» WHAT YOU NEED TO DO
a: Translate this sentence from the forum thread below about a new truck into Spanish: "Drove all the way to Tupelo, MS to buy it."
b: In the forum thread below about a new truck, what make and model is the truck that was bought?
c: Summarize the forum thread below about a new truck in two sentences.

» SUPPLIED TEXT
-*-
# New Truck



## FlipKing (Jul 25, 2014)

06 Nissan Frontier LE with every bell and whistle. Leather, Sun roof, 4wd, towing, step rails, roof rack, bed extender, premium sound system....92k miles. Drove all the way to Tupelo, MS to buy it. Now all I have to do is talk myself into taking it on the hunting club.....


----------



## Razor Blade (Jul 25, 2014)

That's a good looking truck flip. Don't be afraid to use it , just don't abuse it. Scott


----------



## sea trout (Jul 25, 2014)

my personal opinion would be to put some mud grips on that truck and drive it around the club with the sun roof open and the premium sound system turned up and you will have the most perfect truck in the world!!!!

That is an awesome luggage rack too! Looks like it does the job with a handsome low profile look!!

Nice truck!!!!!!!!!!!!!!!


----------



## 01Foreman400 (Jul 25, 2014)
-*-
» DATA SEGMENT
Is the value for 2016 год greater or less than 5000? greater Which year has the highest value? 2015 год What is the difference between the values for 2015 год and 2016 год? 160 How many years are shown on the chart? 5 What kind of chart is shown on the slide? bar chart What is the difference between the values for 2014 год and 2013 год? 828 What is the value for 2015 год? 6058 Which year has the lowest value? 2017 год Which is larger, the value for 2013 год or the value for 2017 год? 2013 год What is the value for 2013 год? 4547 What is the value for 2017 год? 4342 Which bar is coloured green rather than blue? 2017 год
-*-
» SOLUTIONS
a: Manejé hasta Tupelo, MS, para comprarla.

b: It is an '06 Nissan Frontier LE.

c: FlipKing describes a fully equipped '06 Nissan Frontier LE with 92k miles, bought in Tupelo, MS, and says the only thing left is talking themselves into taking it to the hunting club. Other posters praise the truck, with one advising FlipKing to use it without abusing it and another suggesting mud grips and complimenting its rack.